The scientists are now facing another challenge – with the depletion of the lake’s smaller fish, the Nile Perch have nothing to eat and are themselves dying off. So they are launching a new project, financed by the World Bank, to find ways of cultivating the Nile perch – thus helping boost Uganda’s fish exports, as well as the nutrition of the local population.
NANOSIZE SENSORS
Electro-mechanical sensors tell the airbag in your car to inflate and rotate your iPhone screen to match your position on the couch. Now a research group of Tel Aviv University’s engineering faculty is making the technology even more useful. Prof. Yael Hanein, Dr. Slava Krylov and their doctoral student Assaf Ya’akobovitz have set out to make sensors for microelectromechanical systems (MEMS) much more sensitive and reliable than they are today. And they’re shrinking their work to nano-size to do it.
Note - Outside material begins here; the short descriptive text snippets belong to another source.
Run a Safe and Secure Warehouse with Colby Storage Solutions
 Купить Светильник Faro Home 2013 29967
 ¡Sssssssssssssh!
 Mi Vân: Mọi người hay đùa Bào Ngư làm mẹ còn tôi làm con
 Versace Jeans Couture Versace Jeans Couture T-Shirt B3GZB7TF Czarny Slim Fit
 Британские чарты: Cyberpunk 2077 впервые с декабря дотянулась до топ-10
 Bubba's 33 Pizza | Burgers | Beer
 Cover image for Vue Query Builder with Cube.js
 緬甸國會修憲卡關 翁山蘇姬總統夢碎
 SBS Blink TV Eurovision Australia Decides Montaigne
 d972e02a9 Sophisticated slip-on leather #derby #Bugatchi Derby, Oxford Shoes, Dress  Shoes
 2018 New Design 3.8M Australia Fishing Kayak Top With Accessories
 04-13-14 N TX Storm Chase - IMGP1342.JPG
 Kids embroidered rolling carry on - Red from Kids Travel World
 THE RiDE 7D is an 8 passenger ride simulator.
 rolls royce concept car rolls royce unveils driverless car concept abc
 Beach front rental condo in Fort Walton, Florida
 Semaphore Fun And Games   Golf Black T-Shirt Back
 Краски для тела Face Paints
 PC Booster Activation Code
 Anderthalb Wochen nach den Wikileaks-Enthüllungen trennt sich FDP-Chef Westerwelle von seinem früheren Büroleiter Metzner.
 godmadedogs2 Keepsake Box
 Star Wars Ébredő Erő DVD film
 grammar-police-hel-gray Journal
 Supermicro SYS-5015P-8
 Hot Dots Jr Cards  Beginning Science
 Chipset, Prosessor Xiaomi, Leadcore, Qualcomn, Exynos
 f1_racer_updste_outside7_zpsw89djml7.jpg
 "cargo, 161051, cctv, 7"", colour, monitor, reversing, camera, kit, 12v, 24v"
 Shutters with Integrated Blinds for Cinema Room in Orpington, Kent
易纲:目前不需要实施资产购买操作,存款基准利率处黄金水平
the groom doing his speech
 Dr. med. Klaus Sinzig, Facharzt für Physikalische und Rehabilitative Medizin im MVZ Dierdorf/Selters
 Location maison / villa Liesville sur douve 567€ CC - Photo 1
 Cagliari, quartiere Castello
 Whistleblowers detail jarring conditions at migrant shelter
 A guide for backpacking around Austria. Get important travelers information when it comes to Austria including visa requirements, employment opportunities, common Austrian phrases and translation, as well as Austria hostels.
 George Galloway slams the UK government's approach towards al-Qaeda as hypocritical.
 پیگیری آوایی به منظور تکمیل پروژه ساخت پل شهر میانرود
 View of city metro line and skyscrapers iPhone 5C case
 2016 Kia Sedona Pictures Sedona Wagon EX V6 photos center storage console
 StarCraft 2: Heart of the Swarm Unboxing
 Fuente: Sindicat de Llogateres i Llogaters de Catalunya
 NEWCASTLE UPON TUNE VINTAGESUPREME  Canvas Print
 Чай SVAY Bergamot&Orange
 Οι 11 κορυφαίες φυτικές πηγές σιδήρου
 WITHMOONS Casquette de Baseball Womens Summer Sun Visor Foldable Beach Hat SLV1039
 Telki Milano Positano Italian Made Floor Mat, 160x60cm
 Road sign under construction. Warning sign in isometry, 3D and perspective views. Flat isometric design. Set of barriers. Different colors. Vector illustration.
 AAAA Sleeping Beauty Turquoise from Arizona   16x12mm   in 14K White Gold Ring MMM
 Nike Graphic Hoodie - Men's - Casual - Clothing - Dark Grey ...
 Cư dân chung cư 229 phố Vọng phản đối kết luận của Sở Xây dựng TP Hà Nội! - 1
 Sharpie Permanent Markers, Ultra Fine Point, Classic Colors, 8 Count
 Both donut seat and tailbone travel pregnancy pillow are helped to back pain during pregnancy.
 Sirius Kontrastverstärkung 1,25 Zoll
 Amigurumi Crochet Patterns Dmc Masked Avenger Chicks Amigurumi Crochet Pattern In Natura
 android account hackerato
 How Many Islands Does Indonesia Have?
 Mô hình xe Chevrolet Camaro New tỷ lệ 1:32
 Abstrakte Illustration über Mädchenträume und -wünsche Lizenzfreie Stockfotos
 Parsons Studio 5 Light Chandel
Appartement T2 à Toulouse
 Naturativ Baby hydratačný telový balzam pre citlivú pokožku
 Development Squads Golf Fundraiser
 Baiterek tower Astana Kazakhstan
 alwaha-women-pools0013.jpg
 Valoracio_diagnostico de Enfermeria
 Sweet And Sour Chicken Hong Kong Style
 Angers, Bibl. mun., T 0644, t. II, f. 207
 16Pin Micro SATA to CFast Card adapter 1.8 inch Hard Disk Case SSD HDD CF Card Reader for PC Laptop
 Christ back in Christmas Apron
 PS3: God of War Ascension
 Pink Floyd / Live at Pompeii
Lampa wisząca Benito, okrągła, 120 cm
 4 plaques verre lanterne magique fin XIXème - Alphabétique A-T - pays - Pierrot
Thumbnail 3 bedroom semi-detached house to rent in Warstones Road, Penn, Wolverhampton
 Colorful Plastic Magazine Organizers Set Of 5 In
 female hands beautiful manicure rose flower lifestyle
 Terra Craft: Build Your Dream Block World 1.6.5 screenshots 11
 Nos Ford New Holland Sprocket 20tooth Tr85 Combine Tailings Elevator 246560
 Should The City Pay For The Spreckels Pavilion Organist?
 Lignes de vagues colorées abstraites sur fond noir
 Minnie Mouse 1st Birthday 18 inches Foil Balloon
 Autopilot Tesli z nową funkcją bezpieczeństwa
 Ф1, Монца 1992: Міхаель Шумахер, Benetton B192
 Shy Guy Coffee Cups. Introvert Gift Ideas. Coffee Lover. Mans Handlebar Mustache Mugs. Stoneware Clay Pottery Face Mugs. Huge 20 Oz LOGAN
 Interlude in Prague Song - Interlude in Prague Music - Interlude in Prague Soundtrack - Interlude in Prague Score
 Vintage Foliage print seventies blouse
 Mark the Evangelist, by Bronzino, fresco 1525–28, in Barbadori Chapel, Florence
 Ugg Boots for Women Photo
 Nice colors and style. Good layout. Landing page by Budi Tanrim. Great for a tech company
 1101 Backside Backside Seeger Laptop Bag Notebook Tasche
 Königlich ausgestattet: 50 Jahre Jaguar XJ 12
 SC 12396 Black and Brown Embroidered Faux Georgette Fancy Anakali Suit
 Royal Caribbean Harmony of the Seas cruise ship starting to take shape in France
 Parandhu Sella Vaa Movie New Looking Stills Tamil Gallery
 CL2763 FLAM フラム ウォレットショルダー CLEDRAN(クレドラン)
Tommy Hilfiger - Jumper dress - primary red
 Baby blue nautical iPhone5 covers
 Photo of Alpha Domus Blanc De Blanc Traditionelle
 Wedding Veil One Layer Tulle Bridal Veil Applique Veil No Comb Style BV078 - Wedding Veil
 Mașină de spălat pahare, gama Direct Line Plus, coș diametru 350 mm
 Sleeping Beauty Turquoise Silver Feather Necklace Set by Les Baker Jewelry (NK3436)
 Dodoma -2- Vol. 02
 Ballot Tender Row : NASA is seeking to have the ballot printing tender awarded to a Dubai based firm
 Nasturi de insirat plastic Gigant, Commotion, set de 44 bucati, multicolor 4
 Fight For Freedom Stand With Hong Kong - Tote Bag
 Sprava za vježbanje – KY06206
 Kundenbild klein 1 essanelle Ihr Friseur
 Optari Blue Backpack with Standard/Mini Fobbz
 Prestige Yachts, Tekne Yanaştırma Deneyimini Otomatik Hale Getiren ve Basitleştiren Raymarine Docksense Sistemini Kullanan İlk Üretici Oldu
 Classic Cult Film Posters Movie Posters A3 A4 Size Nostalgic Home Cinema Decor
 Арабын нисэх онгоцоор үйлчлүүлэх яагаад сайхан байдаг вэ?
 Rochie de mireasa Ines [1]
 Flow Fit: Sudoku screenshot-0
More sensitive sensors means more thrilling videogames, bette prosthetic limbs, cars that can detect collisions and dangerous turns before they occur, and – in the defense industry – missiles that can reach a target far more precisely.
Able to sense the movement of individual atoms, the researchers’ new MEMS sensing device uses carbon tubes about one-billionth of a meter long. Creating these tiny tubes using a process involving methane gas and a furnace, Hanein enables the atoms to “arrange themselves” on a silicon chip to accurately sense tiny movements and changes in gravity.
In the device the team developed, a nanometer-scale tube is added onto much larger micrometer-scale MEMS devices. Small deformities in the crystal structure of the tubes register a change in the movement of the nano object, and deliver the amplitude of the movement through an electrical impulse. “It’s such a tiny thing,” she says. “But at our resolution, we are able to feel the motion of objects as small as a few atoms. Originally developed for the car industry, miniature sensors are all around us,” she adds. “We’ve been able to fabricate a new device where the nano structures are put onto a big surface – and they can be arranged in a process that doesn’t require human intervention. We can drive these nano-sensing tubes to wherever we need them to go, which could be very convenient and cost-effective across a broad spectrum of industries.”
Until now, the field of creating sensors for nanotechnology has been based mostly on time-consuming manual operation. but the team members have developed a sensitive but abundant and cost-effective material that can be coated onto prosthetic limbs, inserted into new video games for more exciting play and used by the auto industry to detect a potential collision.
The market for MEMS devices, which take mechanical signals and convert them into electrical impulses, is estimated to be worth billions. “The main challenge facing the industry today is to make these basic sensors a lot more sensitive, to recognize minute changes in motion and position. Obviously there is a huge interest from the military, which recognizes the navigation potential of such technologies, but there are also humanitarian and recreational uses that can come out of such developments,” Hanein stresses. More sensitive MEMS could play a role in guided surgery, for example.